Believer, here is a sorrowful truth! Thou art the beloved of the Lord, redeemed by blood, called by grace, preserved in Christ Jesus, accepted in the Beloved, on thy way to heaven, and yet, "thou hast dealt treacherously" with God, thy best friend; treacherously with Jesus, whose thou art; treacherously with the Holy Spirit, by whom thou hast been quickened unto life eternal! How treacherous you have been in the matter of vows and promises. Do you remember the love of your espousals, that happy time--the springtime of your spiritual life? Oh, how closely did you cling to your Master then! saying, "He shall never charge me with indifference; my feet shall never grow slow in the way of his service; I will not suffer my heart to wander after other loves; in him is every store of sweetness ineffable. I give all up for my Lord Jesus' sake." Has it been so? Alas! if conscience speak, it will say, "He who promised so well has performed most ill. Prayer has oftentimes been slurred--it has been short, but not sweet; brief, but not fervent. Communion with Christ has been forgotten. Instead of a heavenly mind, there have been carnal cares, worldly vanities and thoughts of evil. Instead of service, there has been disobedience; instead of fervency, lukewarmness; instead of patience, petulance; instead of faith, confidence in an arm of flesh; and as a soldier of the cross there has been cowardice, disobedience, and desertion, to a very shameful degree." "Thou hast dealt treacherously." Treachery to Jesus! what words shall be used in denouncing it? Words little avail: let our penitent thoughts execrate the sin which is so surely in us. Treacherous to thy wounds, O Jesus! Forgive us, and let us not sin again! How shameful to be treacherous to him who never forgets us, but who this day stands with our names engraven on his breastplate before the eternal throne.
This was a Spurgeon reading last week that has stuck with me.
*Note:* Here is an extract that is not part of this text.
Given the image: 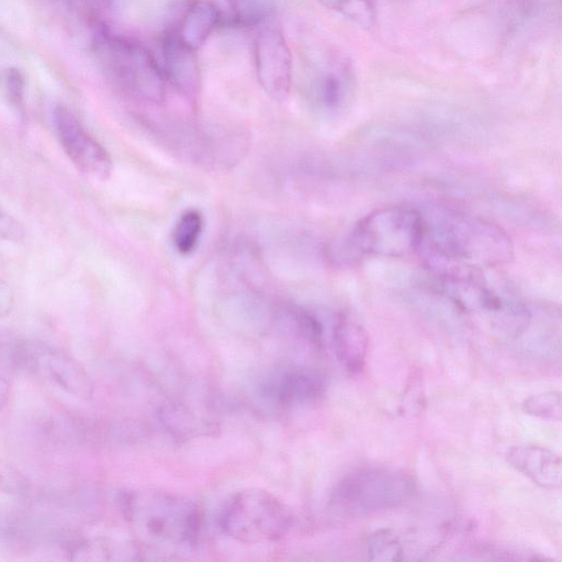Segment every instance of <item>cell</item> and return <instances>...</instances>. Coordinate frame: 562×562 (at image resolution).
<instances>
[{"label":"cell","instance_id":"4316f807","mask_svg":"<svg viewBox=\"0 0 562 562\" xmlns=\"http://www.w3.org/2000/svg\"><path fill=\"white\" fill-rule=\"evenodd\" d=\"M7 85L11 98L15 102H20L23 97L24 81L22 76L15 70H11L7 76Z\"/></svg>","mask_w":562,"mask_h":562},{"label":"cell","instance_id":"2e32d148","mask_svg":"<svg viewBox=\"0 0 562 562\" xmlns=\"http://www.w3.org/2000/svg\"><path fill=\"white\" fill-rule=\"evenodd\" d=\"M331 339L335 353L346 370L359 372L364 366L369 348L364 328L349 316L338 314L334 321Z\"/></svg>","mask_w":562,"mask_h":562},{"label":"cell","instance_id":"4fadbf2b","mask_svg":"<svg viewBox=\"0 0 562 562\" xmlns=\"http://www.w3.org/2000/svg\"><path fill=\"white\" fill-rule=\"evenodd\" d=\"M34 373L43 374L65 393L89 400L93 394V382L85 367L65 351L45 345L38 355Z\"/></svg>","mask_w":562,"mask_h":562},{"label":"cell","instance_id":"83f0119b","mask_svg":"<svg viewBox=\"0 0 562 562\" xmlns=\"http://www.w3.org/2000/svg\"><path fill=\"white\" fill-rule=\"evenodd\" d=\"M10 397V384L0 375V412L4 408Z\"/></svg>","mask_w":562,"mask_h":562},{"label":"cell","instance_id":"d6986e66","mask_svg":"<svg viewBox=\"0 0 562 562\" xmlns=\"http://www.w3.org/2000/svg\"><path fill=\"white\" fill-rule=\"evenodd\" d=\"M403 553L404 548L391 529H379L368 538V554L372 561H400Z\"/></svg>","mask_w":562,"mask_h":562},{"label":"cell","instance_id":"cb8c5ba5","mask_svg":"<svg viewBox=\"0 0 562 562\" xmlns=\"http://www.w3.org/2000/svg\"><path fill=\"white\" fill-rule=\"evenodd\" d=\"M48 429L56 439L70 442L83 439L86 432L82 422L71 416H57L53 418Z\"/></svg>","mask_w":562,"mask_h":562},{"label":"cell","instance_id":"5b68a950","mask_svg":"<svg viewBox=\"0 0 562 562\" xmlns=\"http://www.w3.org/2000/svg\"><path fill=\"white\" fill-rule=\"evenodd\" d=\"M423 236L422 212L408 206H384L367 214L351 228L341 251L350 259L402 258L418 252Z\"/></svg>","mask_w":562,"mask_h":562},{"label":"cell","instance_id":"9a60e30c","mask_svg":"<svg viewBox=\"0 0 562 562\" xmlns=\"http://www.w3.org/2000/svg\"><path fill=\"white\" fill-rule=\"evenodd\" d=\"M222 22L217 5L211 0H193L186 8L176 29L177 37L198 52Z\"/></svg>","mask_w":562,"mask_h":562},{"label":"cell","instance_id":"9c48e42d","mask_svg":"<svg viewBox=\"0 0 562 562\" xmlns=\"http://www.w3.org/2000/svg\"><path fill=\"white\" fill-rule=\"evenodd\" d=\"M254 61L261 89L276 101L288 98L293 79V58L283 33L262 26L254 41Z\"/></svg>","mask_w":562,"mask_h":562},{"label":"cell","instance_id":"d4e9b609","mask_svg":"<svg viewBox=\"0 0 562 562\" xmlns=\"http://www.w3.org/2000/svg\"><path fill=\"white\" fill-rule=\"evenodd\" d=\"M25 236L24 226L13 215L0 209V239L18 243Z\"/></svg>","mask_w":562,"mask_h":562},{"label":"cell","instance_id":"30bf717a","mask_svg":"<svg viewBox=\"0 0 562 562\" xmlns=\"http://www.w3.org/2000/svg\"><path fill=\"white\" fill-rule=\"evenodd\" d=\"M324 387V380L315 370L286 366L266 376L259 392L271 404L293 407L316 401L323 394Z\"/></svg>","mask_w":562,"mask_h":562},{"label":"cell","instance_id":"ffe728a7","mask_svg":"<svg viewBox=\"0 0 562 562\" xmlns=\"http://www.w3.org/2000/svg\"><path fill=\"white\" fill-rule=\"evenodd\" d=\"M329 10L337 11L358 24L369 29L374 23L375 12L373 0H317Z\"/></svg>","mask_w":562,"mask_h":562},{"label":"cell","instance_id":"8992f818","mask_svg":"<svg viewBox=\"0 0 562 562\" xmlns=\"http://www.w3.org/2000/svg\"><path fill=\"white\" fill-rule=\"evenodd\" d=\"M218 524L235 541L261 544L285 536L292 525V515L273 494L261 488H245L226 501Z\"/></svg>","mask_w":562,"mask_h":562},{"label":"cell","instance_id":"6da1fadb","mask_svg":"<svg viewBox=\"0 0 562 562\" xmlns=\"http://www.w3.org/2000/svg\"><path fill=\"white\" fill-rule=\"evenodd\" d=\"M423 214L424 236L418 252L426 266L453 265L496 268L514 258L509 235L497 224L449 207Z\"/></svg>","mask_w":562,"mask_h":562},{"label":"cell","instance_id":"603a6c76","mask_svg":"<svg viewBox=\"0 0 562 562\" xmlns=\"http://www.w3.org/2000/svg\"><path fill=\"white\" fill-rule=\"evenodd\" d=\"M30 491L27 477L16 467L0 459V494L24 496Z\"/></svg>","mask_w":562,"mask_h":562},{"label":"cell","instance_id":"52a82bcc","mask_svg":"<svg viewBox=\"0 0 562 562\" xmlns=\"http://www.w3.org/2000/svg\"><path fill=\"white\" fill-rule=\"evenodd\" d=\"M414 492L413 479L403 471L367 468L346 475L334 488L330 504L344 515L362 516L396 508Z\"/></svg>","mask_w":562,"mask_h":562},{"label":"cell","instance_id":"44dd1931","mask_svg":"<svg viewBox=\"0 0 562 562\" xmlns=\"http://www.w3.org/2000/svg\"><path fill=\"white\" fill-rule=\"evenodd\" d=\"M524 413L539 417L560 422L562 418V401L559 391H546L525 398L521 403Z\"/></svg>","mask_w":562,"mask_h":562},{"label":"cell","instance_id":"e0dca14e","mask_svg":"<svg viewBox=\"0 0 562 562\" xmlns=\"http://www.w3.org/2000/svg\"><path fill=\"white\" fill-rule=\"evenodd\" d=\"M136 549L126 542H115L106 539L82 540L71 546L69 558L74 561H108L130 560Z\"/></svg>","mask_w":562,"mask_h":562},{"label":"cell","instance_id":"8fae6325","mask_svg":"<svg viewBox=\"0 0 562 562\" xmlns=\"http://www.w3.org/2000/svg\"><path fill=\"white\" fill-rule=\"evenodd\" d=\"M352 78L345 65L333 64L321 67L307 86V100L316 114L335 119L351 104Z\"/></svg>","mask_w":562,"mask_h":562},{"label":"cell","instance_id":"277c9868","mask_svg":"<svg viewBox=\"0 0 562 562\" xmlns=\"http://www.w3.org/2000/svg\"><path fill=\"white\" fill-rule=\"evenodd\" d=\"M92 49L105 76L121 90L143 101H165L167 79L161 65L142 44L100 27Z\"/></svg>","mask_w":562,"mask_h":562},{"label":"cell","instance_id":"ac0fdd59","mask_svg":"<svg viewBox=\"0 0 562 562\" xmlns=\"http://www.w3.org/2000/svg\"><path fill=\"white\" fill-rule=\"evenodd\" d=\"M204 227L202 213L196 209L186 210L172 229V243L183 256L191 255L198 247Z\"/></svg>","mask_w":562,"mask_h":562},{"label":"cell","instance_id":"5bb4252c","mask_svg":"<svg viewBox=\"0 0 562 562\" xmlns=\"http://www.w3.org/2000/svg\"><path fill=\"white\" fill-rule=\"evenodd\" d=\"M506 459L538 486L560 488L562 461L557 452L537 445H518L508 450Z\"/></svg>","mask_w":562,"mask_h":562},{"label":"cell","instance_id":"3957f363","mask_svg":"<svg viewBox=\"0 0 562 562\" xmlns=\"http://www.w3.org/2000/svg\"><path fill=\"white\" fill-rule=\"evenodd\" d=\"M439 291L464 313L484 317L496 330L518 335L530 313L518 299L491 283L483 269L453 265L429 268Z\"/></svg>","mask_w":562,"mask_h":562},{"label":"cell","instance_id":"7402d4cb","mask_svg":"<svg viewBox=\"0 0 562 562\" xmlns=\"http://www.w3.org/2000/svg\"><path fill=\"white\" fill-rule=\"evenodd\" d=\"M236 22L255 25L263 22L271 13L273 0H227Z\"/></svg>","mask_w":562,"mask_h":562},{"label":"cell","instance_id":"484cf974","mask_svg":"<svg viewBox=\"0 0 562 562\" xmlns=\"http://www.w3.org/2000/svg\"><path fill=\"white\" fill-rule=\"evenodd\" d=\"M14 306V293L10 285L0 280V319L5 318Z\"/></svg>","mask_w":562,"mask_h":562},{"label":"cell","instance_id":"7a4b0ae2","mask_svg":"<svg viewBox=\"0 0 562 562\" xmlns=\"http://www.w3.org/2000/svg\"><path fill=\"white\" fill-rule=\"evenodd\" d=\"M122 514L138 538L147 546L177 549L195 542L201 514L189 498L158 490L142 487L120 495Z\"/></svg>","mask_w":562,"mask_h":562},{"label":"cell","instance_id":"7c38bea8","mask_svg":"<svg viewBox=\"0 0 562 562\" xmlns=\"http://www.w3.org/2000/svg\"><path fill=\"white\" fill-rule=\"evenodd\" d=\"M161 54V67L167 82L179 94L194 102L201 88L196 52L186 46L175 31L170 30L162 37Z\"/></svg>","mask_w":562,"mask_h":562},{"label":"cell","instance_id":"ba28073f","mask_svg":"<svg viewBox=\"0 0 562 562\" xmlns=\"http://www.w3.org/2000/svg\"><path fill=\"white\" fill-rule=\"evenodd\" d=\"M53 124L60 147L81 172L99 180L111 176L113 161L110 154L86 131L69 109L56 106Z\"/></svg>","mask_w":562,"mask_h":562}]
</instances>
I will confess sometimes at night, I have to reread the devotional a couple times to grasp what is said if I am tired. But I am glad I took the time to digest this reading.
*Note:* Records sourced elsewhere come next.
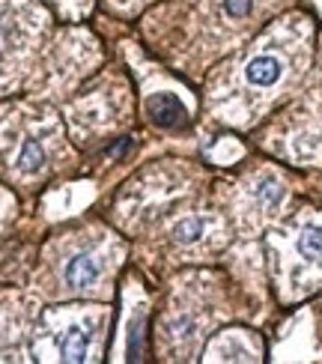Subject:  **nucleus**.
I'll return each mask as SVG.
<instances>
[{
  "instance_id": "nucleus-1",
  "label": "nucleus",
  "mask_w": 322,
  "mask_h": 364,
  "mask_svg": "<svg viewBox=\"0 0 322 364\" xmlns=\"http://www.w3.org/2000/svg\"><path fill=\"white\" fill-rule=\"evenodd\" d=\"M96 322H87L81 317L66 320V325L60 329V334H57V340H54L57 356L66 358V361H87V358H93V352H96V338H99Z\"/></svg>"
},
{
  "instance_id": "nucleus-2",
  "label": "nucleus",
  "mask_w": 322,
  "mask_h": 364,
  "mask_svg": "<svg viewBox=\"0 0 322 364\" xmlns=\"http://www.w3.org/2000/svg\"><path fill=\"white\" fill-rule=\"evenodd\" d=\"M102 272H105V260L99 257V251L78 248L63 263V284L72 293H90L93 286H99Z\"/></svg>"
},
{
  "instance_id": "nucleus-3",
  "label": "nucleus",
  "mask_w": 322,
  "mask_h": 364,
  "mask_svg": "<svg viewBox=\"0 0 322 364\" xmlns=\"http://www.w3.org/2000/svg\"><path fill=\"white\" fill-rule=\"evenodd\" d=\"M283 72H287L283 57L274 51H260L245 63V81H248V87H254V90H272L274 84L283 78Z\"/></svg>"
},
{
  "instance_id": "nucleus-4",
  "label": "nucleus",
  "mask_w": 322,
  "mask_h": 364,
  "mask_svg": "<svg viewBox=\"0 0 322 364\" xmlns=\"http://www.w3.org/2000/svg\"><path fill=\"white\" fill-rule=\"evenodd\" d=\"M146 113L161 129H179L188 120V111H185V104L176 99V93H153L146 99Z\"/></svg>"
},
{
  "instance_id": "nucleus-5",
  "label": "nucleus",
  "mask_w": 322,
  "mask_h": 364,
  "mask_svg": "<svg viewBox=\"0 0 322 364\" xmlns=\"http://www.w3.org/2000/svg\"><path fill=\"white\" fill-rule=\"evenodd\" d=\"M45 165H48V149H45L42 138H36V135L24 138L15 152V170L21 176H36L45 170Z\"/></svg>"
},
{
  "instance_id": "nucleus-6",
  "label": "nucleus",
  "mask_w": 322,
  "mask_h": 364,
  "mask_svg": "<svg viewBox=\"0 0 322 364\" xmlns=\"http://www.w3.org/2000/svg\"><path fill=\"white\" fill-rule=\"evenodd\" d=\"M21 36H24V24L15 21V9L0 3V60H6V57L15 54Z\"/></svg>"
},
{
  "instance_id": "nucleus-7",
  "label": "nucleus",
  "mask_w": 322,
  "mask_h": 364,
  "mask_svg": "<svg viewBox=\"0 0 322 364\" xmlns=\"http://www.w3.org/2000/svg\"><path fill=\"white\" fill-rule=\"evenodd\" d=\"M296 251L305 257L307 263H314L322 257V227L319 224H307L296 239Z\"/></svg>"
},
{
  "instance_id": "nucleus-8",
  "label": "nucleus",
  "mask_w": 322,
  "mask_h": 364,
  "mask_svg": "<svg viewBox=\"0 0 322 364\" xmlns=\"http://www.w3.org/2000/svg\"><path fill=\"white\" fill-rule=\"evenodd\" d=\"M206 236V221L197 215H188V218H179L176 227H173V239L179 245H194L200 242V239Z\"/></svg>"
},
{
  "instance_id": "nucleus-9",
  "label": "nucleus",
  "mask_w": 322,
  "mask_h": 364,
  "mask_svg": "<svg viewBox=\"0 0 322 364\" xmlns=\"http://www.w3.org/2000/svg\"><path fill=\"white\" fill-rule=\"evenodd\" d=\"M209 358H236L239 361V358H254V356H251V349H245V347H239V343H233V338H227L221 343H215Z\"/></svg>"
},
{
  "instance_id": "nucleus-10",
  "label": "nucleus",
  "mask_w": 322,
  "mask_h": 364,
  "mask_svg": "<svg viewBox=\"0 0 322 364\" xmlns=\"http://www.w3.org/2000/svg\"><path fill=\"white\" fill-rule=\"evenodd\" d=\"M221 9L227 18L242 21V18H248L254 12V0H221Z\"/></svg>"
}]
</instances>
I long to have a fervency in my communion with Christ. Yet often, I am sluggish in my time with Him and am lukewarm. This advent season I want to be struck with the miracle of God Himself taking human form to give us eternal life. How amazing is that! And yet, I don't give it the reverence awe it deserves. It should draw me to communion with Christ. May I have a renewed love and passion for my Savior and pursuit of Him.